(Saved data entries)
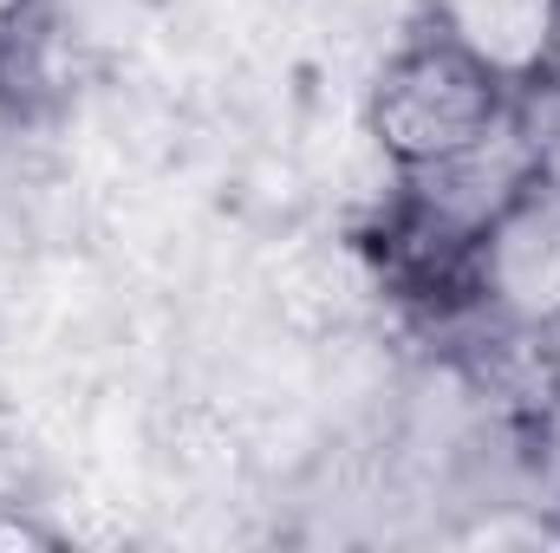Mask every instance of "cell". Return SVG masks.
<instances>
[{"mask_svg": "<svg viewBox=\"0 0 560 553\" xmlns=\"http://www.w3.org/2000/svg\"><path fill=\"white\" fill-rule=\"evenodd\" d=\"M515 111H522V98L489 66H476L456 39H443L430 20L378 66V79L365 92V131L398 176H418V169L482 150L515 125Z\"/></svg>", "mask_w": 560, "mask_h": 553, "instance_id": "1", "label": "cell"}, {"mask_svg": "<svg viewBox=\"0 0 560 553\" xmlns=\"http://www.w3.org/2000/svg\"><path fill=\"white\" fill-rule=\"evenodd\" d=\"M469 306L515 339L560 332V183L535 169L469 242Z\"/></svg>", "mask_w": 560, "mask_h": 553, "instance_id": "2", "label": "cell"}, {"mask_svg": "<svg viewBox=\"0 0 560 553\" xmlns=\"http://www.w3.org/2000/svg\"><path fill=\"white\" fill-rule=\"evenodd\" d=\"M430 26L489 66L515 98L555 85L560 72V0H430Z\"/></svg>", "mask_w": 560, "mask_h": 553, "instance_id": "3", "label": "cell"}, {"mask_svg": "<svg viewBox=\"0 0 560 553\" xmlns=\"http://www.w3.org/2000/svg\"><path fill=\"white\" fill-rule=\"evenodd\" d=\"M39 13H46V0H0V46H13Z\"/></svg>", "mask_w": 560, "mask_h": 553, "instance_id": "4", "label": "cell"}, {"mask_svg": "<svg viewBox=\"0 0 560 553\" xmlns=\"http://www.w3.org/2000/svg\"><path fill=\"white\" fill-rule=\"evenodd\" d=\"M7 541H26V548H52L59 534H52V528H33V521H0V548H7Z\"/></svg>", "mask_w": 560, "mask_h": 553, "instance_id": "5", "label": "cell"}]
</instances>
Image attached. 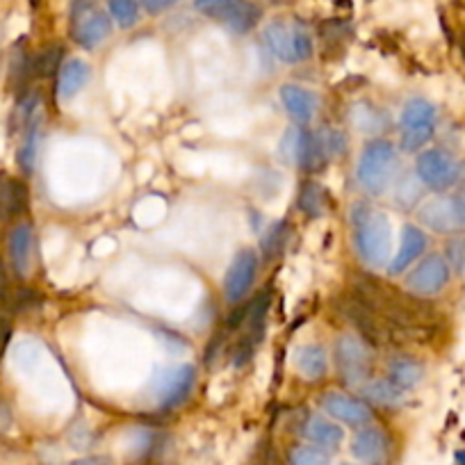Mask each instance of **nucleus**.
Wrapping results in <instances>:
<instances>
[{
    "label": "nucleus",
    "instance_id": "e433bc0d",
    "mask_svg": "<svg viewBox=\"0 0 465 465\" xmlns=\"http://www.w3.org/2000/svg\"><path fill=\"white\" fill-rule=\"evenodd\" d=\"M7 297H10V283H7L5 267L0 262V303H5Z\"/></svg>",
    "mask_w": 465,
    "mask_h": 465
},
{
    "label": "nucleus",
    "instance_id": "a878e982",
    "mask_svg": "<svg viewBox=\"0 0 465 465\" xmlns=\"http://www.w3.org/2000/svg\"><path fill=\"white\" fill-rule=\"evenodd\" d=\"M299 205H302L303 213L311 214V217H320V214H324V205H326L324 187L317 185L315 181L303 183L302 196H299Z\"/></svg>",
    "mask_w": 465,
    "mask_h": 465
},
{
    "label": "nucleus",
    "instance_id": "cd10ccee",
    "mask_svg": "<svg viewBox=\"0 0 465 465\" xmlns=\"http://www.w3.org/2000/svg\"><path fill=\"white\" fill-rule=\"evenodd\" d=\"M223 16H226L228 28H232L235 33H244V30H249L258 21V10L238 0V3H235V5H232Z\"/></svg>",
    "mask_w": 465,
    "mask_h": 465
},
{
    "label": "nucleus",
    "instance_id": "dca6fc26",
    "mask_svg": "<svg viewBox=\"0 0 465 465\" xmlns=\"http://www.w3.org/2000/svg\"><path fill=\"white\" fill-rule=\"evenodd\" d=\"M12 267L19 276H30L35 265V228L30 223H16L7 240Z\"/></svg>",
    "mask_w": 465,
    "mask_h": 465
},
{
    "label": "nucleus",
    "instance_id": "4c0bfd02",
    "mask_svg": "<svg viewBox=\"0 0 465 465\" xmlns=\"http://www.w3.org/2000/svg\"><path fill=\"white\" fill-rule=\"evenodd\" d=\"M10 424H12L10 409H7V404H3V401H0V433H5L7 429H10Z\"/></svg>",
    "mask_w": 465,
    "mask_h": 465
},
{
    "label": "nucleus",
    "instance_id": "2eb2a0df",
    "mask_svg": "<svg viewBox=\"0 0 465 465\" xmlns=\"http://www.w3.org/2000/svg\"><path fill=\"white\" fill-rule=\"evenodd\" d=\"M281 103L297 124H311L320 110V96L312 89L302 87V84H283L281 87Z\"/></svg>",
    "mask_w": 465,
    "mask_h": 465
},
{
    "label": "nucleus",
    "instance_id": "ea45409f",
    "mask_svg": "<svg viewBox=\"0 0 465 465\" xmlns=\"http://www.w3.org/2000/svg\"><path fill=\"white\" fill-rule=\"evenodd\" d=\"M342 465H351V463H342Z\"/></svg>",
    "mask_w": 465,
    "mask_h": 465
},
{
    "label": "nucleus",
    "instance_id": "f8f14e48",
    "mask_svg": "<svg viewBox=\"0 0 465 465\" xmlns=\"http://www.w3.org/2000/svg\"><path fill=\"white\" fill-rule=\"evenodd\" d=\"M450 281V265L442 256H429L406 279V288L418 297L438 294Z\"/></svg>",
    "mask_w": 465,
    "mask_h": 465
},
{
    "label": "nucleus",
    "instance_id": "7ed1b4c3",
    "mask_svg": "<svg viewBox=\"0 0 465 465\" xmlns=\"http://www.w3.org/2000/svg\"><path fill=\"white\" fill-rule=\"evenodd\" d=\"M15 128L19 131V146H16V160L25 173H33L35 160H37L39 142H42V103L37 94H25L15 110Z\"/></svg>",
    "mask_w": 465,
    "mask_h": 465
},
{
    "label": "nucleus",
    "instance_id": "aec40b11",
    "mask_svg": "<svg viewBox=\"0 0 465 465\" xmlns=\"http://www.w3.org/2000/svg\"><path fill=\"white\" fill-rule=\"evenodd\" d=\"M292 365L303 379H308V381H317V379L326 374L329 361H326V351L320 347V344H302V347L294 349Z\"/></svg>",
    "mask_w": 465,
    "mask_h": 465
},
{
    "label": "nucleus",
    "instance_id": "4be33fe9",
    "mask_svg": "<svg viewBox=\"0 0 465 465\" xmlns=\"http://www.w3.org/2000/svg\"><path fill=\"white\" fill-rule=\"evenodd\" d=\"M303 436L311 442H315L317 447H322V450H335L342 442L344 433L331 420L322 418V415H311L308 422L303 424Z\"/></svg>",
    "mask_w": 465,
    "mask_h": 465
},
{
    "label": "nucleus",
    "instance_id": "f3484780",
    "mask_svg": "<svg viewBox=\"0 0 465 465\" xmlns=\"http://www.w3.org/2000/svg\"><path fill=\"white\" fill-rule=\"evenodd\" d=\"M28 208V187L24 181L0 172V223L21 217Z\"/></svg>",
    "mask_w": 465,
    "mask_h": 465
},
{
    "label": "nucleus",
    "instance_id": "c85d7f7f",
    "mask_svg": "<svg viewBox=\"0 0 465 465\" xmlns=\"http://www.w3.org/2000/svg\"><path fill=\"white\" fill-rule=\"evenodd\" d=\"M288 235H290L288 223H285V222L272 223V228L267 231L265 238H262V249H265L267 258H274V256H279L281 252H283Z\"/></svg>",
    "mask_w": 465,
    "mask_h": 465
},
{
    "label": "nucleus",
    "instance_id": "412c9836",
    "mask_svg": "<svg viewBox=\"0 0 465 465\" xmlns=\"http://www.w3.org/2000/svg\"><path fill=\"white\" fill-rule=\"evenodd\" d=\"M427 249V235H424L420 228L415 226H406L404 232H401V244L397 249L395 258L391 262V272L392 274H400L404 272L406 267H411L415 262V258Z\"/></svg>",
    "mask_w": 465,
    "mask_h": 465
},
{
    "label": "nucleus",
    "instance_id": "20e7f679",
    "mask_svg": "<svg viewBox=\"0 0 465 465\" xmlns=\"http://www.w3.org/2000/svg\"><path fill=\"white\" fill-rule=\"evenodd\" d=\"M262 39L267 51L285 64H299L312 55L311 33L294 21H272L262 30Z\"/></svg>",
    "mask_w": 465,
    "mask_h": 465
},
{
    "label": "nucleus",
    "instance_id": "bb28decb",
    "mask_svg": "<svg viewBox=\"0 0 465 465\" xmlns=\"http://www.w3.org/2000/svg\"><path fill=\"white\" fill-rule=\"evenodd\" d=\"M107 10L110 16L122 28H133L140 21V5L137 0H107Z\"/></svg>",
    "mask_w": 465,
    "mask_h": 465
},
{
    "label": "nucleus",
    "instance_id": "6e6552de",
    "mask_svg": "<svg viewBox=\"0 0 465 465\" xmlns=\"http://www.w3.org/2000/svg\"><path fill=\"white\" fill-rule=\"evenodd\" d=\"M281 153L285 160L299 164L303 172H317L326 158L320 135L299 126L285 131L283 142H281Z\"/></svg>",
    "mask_w": 465,
    "mask_h": 465
},
{
    "label": "nucleus",
    "instance_id": "b1692460",
    "mask_svg": "<svg viewBox=\"0 0 465 465\" xmlns=\"http://www.w3.org/2000/svg\"><path fill=\"white\" fill-rule=\"evenodd\" d=\"M365 397L374 401V404H381V406H400L404 404V395L406 392L401 388H397L391 379H377V381L368 383L363 388Z\"/></svg>",
    "mask_w": 465,
    "mask_h": 465
},
{
    "label": "nucleus",
    "instance_id": "ddd939ff",
    "mask_svg": "<svg viewBox=\"0 0 465 465\" xmlns=\"http://www.w3.org/2000/svg\"><path fill=\"white\" fill-rule=\"evenodd\" d=\"M322 406H324L331 418L338 420V422L351 424V427H363L372 420V411H370L368 404L354 400V397L342 395V392H326Z\"/></svg>",
    "mask_w": 465,
    "mask_h": 465
},
{
    "label": "nucleus",
    "instance_id": "58836bf2",
    "mask_svg": "<svg viewBox=\"0 0 465 465\" xmlns=\"http://www.w3.org/2000/svg\"><path fill=\"white\" fill-rule=\"evenodd\" d=\"M71 465H112V463L105 459H98V456H84V459L74 460Z\"/></svg>",
    "mask_w": 465,
    "mask_h": 465
},
{
    "label": "nucleus",
    "instance_id": "6ab92c4d",
    "mask_svg": "<svg viewBox=\"0 0 465 465\" xmlns=\"http://www.w3.org/2000/svg\"><path fill=\"white\" fill-rule=\"evenodd\" d=\"M351 451L359 460L368 465H379L388 456V440L379 429H361L351 442Z\"/></svg>",
    "mask_w": 465,
    "mask_h": 465
},
{
    "label": "nucleus",
    "instance_id": "9b49d317",
    "mask_svg": "<svg viewBox=\"0 0 465 465\" xmlns=\"http://www.w3.org/2000/svg\"><path fill=\"white\" fill-rule=\"evenodd\" d=\"M258 272V256L252 249H242V252L235 253L231 267L226 272V279H223V294H226L228 303H238L247 297V292L252 290L253 281H256Z\"/></svg>",
    "mask_w": 465,
    "mask_h": 465
},
{
    "label": "nucleus",
    "instance_id": "2f4dec72",
    "mask_svg": "<svg viewBox=\"0 0 465 465\" xmlns=\"http://www.w3.org/2000/svg\"><path fill=\"white\" fill-rule=\"evenodd\" d=\"M320 140H322V146H324L326 155H340L347 151V137H344V133L333 131V128H326V131L320 135Z\"/></svg>",
    "mask_w": 465,
    "mask_h": 465
},
{
    "label": "nucleus",
    "instance_id": "f257e3e1",
    "mask_svg": "<svg viewBox=\"0 0 465 465\" xmlns=\"http://www.w3.org/2000/svg\"><path fill=\"white\" fill-rule=\"evenodd\" d=\"M351 226L359 256L372 267L383 265L392 252L391 217L381 210L370 208L368 203H356L351 210Z\"/></svg>",
    "mask_w": 465,
    "mask_h": 465
},
{
    "label": "nucleus",
    "instance_id": "0eeeda50",
    "mask_svg": "<svg viewBox=\"0 0 465 465\" xmlns=\"http://www.w3.org/2000/svg\"><path fill=\"white\" fill-rule=\"evenodd\" d=\"M415 172H418V178L424 185L436 192H445L460 181L463 167L447 151L429 149L420 153L418 163H415Z\"/></svg>",
    "mask_w": 465,
    "mask_h": 465
},
{
    "label": "nucleus",
    "instance_id": "39448f33",
    "mask_svg": "<svg viewBox=\"0 0 465 465\" xmlns=\"http://www.w3.org/2000/svg\"><path fill=\"white\" fill-rule=\"evenodd\" d=\"M436 105L427 98H411L400 116L401 126V149L413 153L422 149L436 131Z\"/></svg>",
    "mask_w": 465,
    "mask_h": 465
},
{
    "label": "nucleus",
    "instance_id": "f704fd0d",
    "mask_svg": "<svg viewBox=\"0 0 465 465\" xmlns=\"http://www.w3.org/2000/svg\"><path fill=\"white\" fill-rule=\"evenodd\" d=\"M140 3L146 12H151V15H160V12L169 10V7H173L176 3H181V0H140Z\"/></svg>",
    "mask_w": 465,
    "mask_h": 465
},
{
    "label": "nucleus",
    "instance_id": "c9c22d12",
    "mask_svg": "<svg viewBox=\"0 0 465 465\" xmlns=\"http://www.w3.org/2000/svg\"><path fill=\"white\" fill-rule=\"evenodd\" d=\"M10 338H12L10 320H7V317L0 315V361H3V356H5L7 344H10Z\"/></svg>",
    "mask_w": 465,
    "mask_h": 465
},
{
    "label": "nucleus",
    "instance_id": "423d86ee",
    "mask_svg": "<svg viewBox=\"0 0 465 465\" xmlns=\"http://www.w3.org/2000/svg\"><path fill=\"white\" fill-rule=\"evenodd\" d=\"M418 217L429 231L445 232V235L465 231V194L433 196L420 205Z\"/></svg>",
    "mask_w": 465,
    "mask_h": 465
},
{
    "label": "nucleus",
    "instance_id": "f03ea898",
    "mask_svg": "<svg viewBox=\"0 0 465 465\" xmlns=\"http://www.w3.org/2000/svg\"><path fill=\"white\" fill-rule=\"evenodd\" d=\"M397 169V149L388 140H374L363 149L356 167L361 187L370 194L379 196L391 185L392 173Z\"/></svg>",
    "mask_w": 465,
    "mask_h": 465
},
{
    "label": "nucleus",
    "instance_id": "a211bd4d",
    "mask_svg": "<svg viewBox=\"0 0 465 465\" xmlns=\"http://www.w3.org/2000/svg\"><path fill=\"white\" fill-rule=\"evenodd\" d=\"M89 78H92V69H89L87 62L78 60V57L64 62L60 69V78H57V96H60V101L69 103L71 98L78 96L84 84L89 83Z\"/></svg>",
    "mask_w": 465,
    "mask_h": 465
},
{
    "label": "nucleus",
    "instance_id": "4468645a",
    "mask_svg": "<svg viewBox=\"0 0 465 465\" xmlns=\"http://www.w3.org/2000/svg\"><path fill=\"white\" fill-rule=\"evenodd\" d=\"M112 24L107 19L105 12L101 10H84L80 15H75V24H74V37L75 42L80 44L83 48L92 51L96 48L98 44L105 42L110 37Z\"/></svg>",
    "mask_w": 465,
    "mask_h": 465
},
{
    "label": "nucleus",
    "instance_id": "473e14b6",
    "mask_svg": "<svg viewBox=\"0 0 465 465\" xmlns=\"http://www.w3.org/2000/svg\"><path fill=\"white\" fill-rule=\"evenodd\" d=\"M238 0H194V7L208 15H226Z\"/></svg>",
    "mask_w": 465,
    "mask_h": 465
},
{
    "label": "nucleus",
    "instance_id": "393cba45",
    "mask_svg": "<svg viewBox=\"0 0 465 465\" xmlns=\"http://www.w3.org/2000/svg\"><path fill=\"white\" fill-rule=\"evenodd\" d=\"M351 124L363 133H377L386 126V114L370 103H359L351 110Z\"/></svg>",
    "mask_w": 465,
    "mask_h": 465
},
{
    "label": "nucleus",
    "instance_id": "5701e85b",
    "mask_svg": "<svg viewBox=\"0 0 465 465\" xmlns=\"http://www.w3.org/2000/svg\"><path fill=\"white\" fill-rule=\"evenodd\" d=\"M422 377H424L422 365L415 363V361L411 359H395L391 363V368H388V379H391V381L395 383L397 388H401L404 392L413 391L415 386H420Z\"/></svg>",
    "mask_w": 465,
    "mask_h": 465
},
{
    "label": "nucleus",
    "instance_id": "1a4fd4ad",
    "mask_svg": "<svg viewBox=\"0 0 465 465\" xmlns=\"http://www.w3.org/2000/svg\"><path fill=\"white\" fill-rule=\"evenodd\" d=\"M194 383L196 370L192 365H176V368H169L158 374L153 388H151V395L160 409H172L190 395Z\"/></svg>",
    "mask_w": 465,
    "mask_h": 465
},
{
    "label": "nucleus",
    "instance_id": "9d476101",
    "mask_svg": "<svg viewBox=\"0 0 465 465\" xmlns=\"http://www.w3.org/2000/svg\"><path fill=\"white\" fill-rule=\"evenodd\" d=\"M335 356H338V368L344 383H349V386H361V383L368 381L370 351L363 340L354 338V335H342L338 340Z\"/></svg>",
    "mask_w": 465,
    "mask_h": 465
},
{
    "label": "nucleus",
    "instance_id": "c756f323",
    "mask_svg": "<svg viewBox=\"0 0 465 465\" xmlns=\"http://www.w3.org/2000/svg\"><path fill=\"white\" fill-rule=\"evenodd\" d=\"M290 465H329V459L315 447H297L290 456Z\"/></svg>",
    "mask_w": 465,
    "mask_h": 465
},
{
    "label": "nucleus",
    "instance_id": "7c9ffc66",
    "mask_svg": "<svg viewBox=\"0 0 465 465\" xmlns=\"http://www.w3.org/2000/svg\"><path fill=\"white\" fill-rule=\"evenodd\" d=\"M60 60H62V53L60 48H46L42 55L35 60L33 69L37 75H51L55 74V69H60Z\"/></svg>",
    "mask_w": 465,
    "mask_h": 465
},
{
    "label": "nucleus",
    "instance_id": "72a5a7b5",
    "mask_svg": "<svg viewBox=\"0 0 465 465\" xmlns=\"http://www.w3.org/2000/svg\"><path fill=\"white\" fill-rule=\"evenodd\" d=\"M447 252H450L451 267H454L460 276H465V240H454Z\"/></svg>",
    "mask_w": 465,
    "mask_h": 465
}]
</instances>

What is asked>
Arrange the material from its very first line up to and including the line that contains "111H522V98L489 66H476L456 39H443L430" as a JSON list of strings, with one string per line and blank lines omitted. Leave the pictures out of the answer.

Problem solution>
[
  "Mask every instance of \"cell\". Return SVG masks.",
  "<instances>",
  "[{\"mask_svg\": \"<svg viewBox=\\\"0 0 560 553\\\" xmlns=\\\"http://www.w3.org/2000/svg\\\"><path fill=\\\"white\\\" fill-rule=\\\"evenodd\\\" d=\\\"M515 111H522V98L489 66H476L456 39H443L430 20L378 66V79L365 92V131L398 176H418V169L482 150L515 125Z\\\"/></svg>\", \"mask_w\": 560, \"mask_h\": 553, \"instance_id\": \"1\", \"label\": \"cell\"}, {\"mask_svg\": \"<svg viewBox=\\\"0 0 560 553\\\" xmlns=\\\"http://www.w3.org/2000/svg\\\"><path fill=\\\"white\\\" fill-rule=\\\"evenodd\\\" d=\\\"M469 306L515 339L560 332V183L535 169L469 242Z\\\"/></svg>\", \"mask_w\": 560, \"mask_h\": 553, \"instance_id\": \"2\", \"label\": \"cell\"}, {\"mask_svg\": \"<svg viewBox=\\\"0 0 560 553\\\" xmlns=\\\"http://www.w3.org/2000/svg\\\"><path fill=\\\"white\\\" fill-rule=\\\"evenodd\\\" d=\\\"M430 26L489 66L515 98L555 85L560 72V0H430Z\\\"/></svg>\", \"mask_w\": 560, \"mask_h\": 553, \"instance_id\": \"3\", \"label\": \"cell\"}, {\"mask_svg\": \"<svg viewBox=\\\"0 0 560 553\\\" xmlns=\\\"http://www.w3.org/2000/svg\\\"><path fill=\\\"white\\\" fill-rule=\\\"evenodd\\\" d=\\\"M39 13H46V0H0V46H13Z\\\"/></svg>\", \"mask_w\": 560, \"mask_h\": 553, \"instance_id\": \"4\", \"label\": \"cell\"}, {\"mask_svg\": \"<svg viewBox=\\\"0 0 560 553\\\" xmlns=\\\"http://www.w3.org/2000/svg\\\"><path fill=\\\"white\\\" fill-rule=\\\"evenodd\\\" d=\\\"M7 541H26V548H52L59 534H52V528H33V521H0V548H7Z\\\"/></svg>\", \"mask_w\": 560, \"mask_h\": 553, \"instance_id\": \"5\", \"label\": \"cell\"}]"
]